Appearance and description
Although the Pajuna has been constantly crossed with breeds such as the Retinta or the Murciana after 1950 and several lineages have lost their primitive characteristics (such as the wild type colour, long legs and athletic body shape) some lineages still bear considerable resemblance to the aurochs. Pajuna bulls weigh 600 kilograms (1,300 lb) on average and can reach a height of 165 centimetres (65 in) at the shoulder. The horns, especially of the bulls, face forwards and are light in colour with a dark tip. Bulls are dark brown to black with a light eel stripe; the cows are a much lighter reddish brown. In this aspect, Pajuna resembles the aurochs. It has been suggested that the breed originated in north Africa, and indeed some bulls have a saddle that looks very similar to depictions of north African aurochs.
Range and use
This primitive cattle breed is given special protection in the official Spanish cattle breeds catalogue, because numbers have declined rapidly during the 1980s and 1990s. The quality of their meat is valued, but traditionally Pajuna were used as draft animals.

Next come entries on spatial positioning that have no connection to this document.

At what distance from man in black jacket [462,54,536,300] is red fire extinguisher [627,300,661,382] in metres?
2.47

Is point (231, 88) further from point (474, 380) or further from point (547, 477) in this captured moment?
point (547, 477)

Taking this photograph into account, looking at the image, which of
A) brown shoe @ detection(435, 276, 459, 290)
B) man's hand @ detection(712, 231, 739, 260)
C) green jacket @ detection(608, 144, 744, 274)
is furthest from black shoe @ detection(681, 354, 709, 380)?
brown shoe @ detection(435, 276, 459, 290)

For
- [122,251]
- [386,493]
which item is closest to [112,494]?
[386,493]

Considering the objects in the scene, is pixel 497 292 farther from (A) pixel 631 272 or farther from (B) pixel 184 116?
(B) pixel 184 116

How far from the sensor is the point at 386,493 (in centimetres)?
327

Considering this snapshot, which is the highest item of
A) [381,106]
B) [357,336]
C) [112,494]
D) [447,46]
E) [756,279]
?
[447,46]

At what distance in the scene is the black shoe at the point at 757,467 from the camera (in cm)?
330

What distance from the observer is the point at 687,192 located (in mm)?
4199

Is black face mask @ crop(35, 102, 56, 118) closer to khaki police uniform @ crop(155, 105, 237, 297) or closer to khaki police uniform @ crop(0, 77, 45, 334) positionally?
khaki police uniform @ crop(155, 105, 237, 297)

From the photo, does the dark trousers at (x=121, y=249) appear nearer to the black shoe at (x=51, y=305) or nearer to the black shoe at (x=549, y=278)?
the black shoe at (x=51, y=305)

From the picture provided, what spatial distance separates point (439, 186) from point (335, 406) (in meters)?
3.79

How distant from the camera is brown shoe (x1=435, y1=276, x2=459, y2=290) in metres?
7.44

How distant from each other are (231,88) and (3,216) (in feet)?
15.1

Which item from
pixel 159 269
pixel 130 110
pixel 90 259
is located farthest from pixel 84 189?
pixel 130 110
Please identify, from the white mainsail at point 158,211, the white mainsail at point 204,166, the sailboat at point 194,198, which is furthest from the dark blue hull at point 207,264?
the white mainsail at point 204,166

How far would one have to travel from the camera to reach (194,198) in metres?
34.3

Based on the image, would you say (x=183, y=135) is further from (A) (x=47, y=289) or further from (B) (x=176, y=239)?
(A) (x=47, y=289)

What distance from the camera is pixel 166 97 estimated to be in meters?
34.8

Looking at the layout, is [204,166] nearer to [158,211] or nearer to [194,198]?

Like other robust cattle breeds, the Pajuna is adapted to harsh conditions, especially in cold mountainous regions. They require supplementary feeding only in extreme weather when grazing is not possible. Because of their hardiness, their aurochs-like body plan and their wild type colour, Pajuna is used by the Dutch organisation Stichting Taurus in the TaurOs Project, to fill the ecological niche once occupied by the aurochs. Together with breeds like Sayaguesa Cattle, Maremmana primitivo, Tudanca Cattle or Limia Cattle, the project aims to breed a type of cattle that resembles the aurochs in phenotype, ecology and genotype as closely as possible.